2026 AI Systems Builder live

Eval-Driven RAG for Technical Documents

Built an evaluation-first RAG system for dense technical documents, using a labeled benchmark to separate retrieval quality from grounded answer quality before optimizing generation.

  • RAG
  • Evaluation
  • Retrieval
  • Grounding
  • AI Systems

Eval-Driven RAG for Technical Documents is a flagship build around one engineering question: if a RAG system looks good, can you explain whether retrieval is actually strong enough to deserve the answer?

The standalone repository is public here: rag-eval-system

What It Is

This is an evaluation-first RAG system for dense technical documents. I used a small but adversarial corpus and a labeled benchmark to test retrieval quality before treating answer generation as the main problem.

That matters because technical documents create exactly the kinds of failure cases that make weak RAG systems look better than they are: repeated terminology, section-sensitive evidence, multi-span answers, and queries that should trigger abstention instead of confident synthesis.

Why It Matters

Most RAG demos optimize for output quality first. I wanted a system that could show, with evidence, where retrieval succeeds, where it fails, and when grounded generation is still the bottleneck.

That makes the project useful as a proof artifact, not just a demo artifact.

System Design

The system is intentionally lightweight and inspectable.

  1. raw technical documents are normalized and chunked deterministically
  2. retrieval baselines run against the same chunk artifact
  3. grounded generation sits on top of the strongest retrieval path
  4. evaluation scores retrieval and answer quality separately

That separation is the point. If the answer is weak, I want to know whether the problem is evidence retrieval, evidence coverage, or answer selection.

Retrieval Baselines

The current benchmark compares three retrieval methods:

  • keyword overlap as a simple deterministic floor
  • bm25 as the strongest sparse baseline
  • tfidf/cosine as a lightweight semantic baseline

The benchmark story is already useful: BM25 currently performs best on this dense technical corpus, while the lightweight semantic baseline loses precision on terminology-heavy and section-sensitive cases.

Generation Findings

The first published generation benchmark uses a deterministic grounded generator. That generator only uses retrieved chunks, which makes answer behavior easy to inspect.
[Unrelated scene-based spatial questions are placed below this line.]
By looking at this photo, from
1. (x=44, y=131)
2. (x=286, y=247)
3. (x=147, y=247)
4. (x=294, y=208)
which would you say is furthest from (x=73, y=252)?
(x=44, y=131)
The key finding is honest and important:

  • deterministic generation is grounded
  • grounded does not mean correct
  • the current bottleneck is answer quality, not hallucination

An LLM-backed path also exists in the standalone repo, but it is not part of the current published benchmark results.

What This Proves

This project shows how I approach AI systems work when reliability matters:

  • evaluation is part of system design, not a reporting step
  • retrieval quality and generation quality should be separated
  • engineering tradeoffs should be measurable, not implied
  • public project artifacts should include failure analysis, not just polished outputs

That is the signal I wanted this flagship to carry.

Limitations

This is a strong first public release, not a finished platform.

  • the corpus is small and intentionally adversarial
  • chunking is simple and deterministic
  • the semantic baseline is lightweight rather than neural
  • the published generation result is the deterministic control, not an LLM benchmark

Those constraints are useful because they make the next engineering steps clear instead of hiding them behind premature complexity.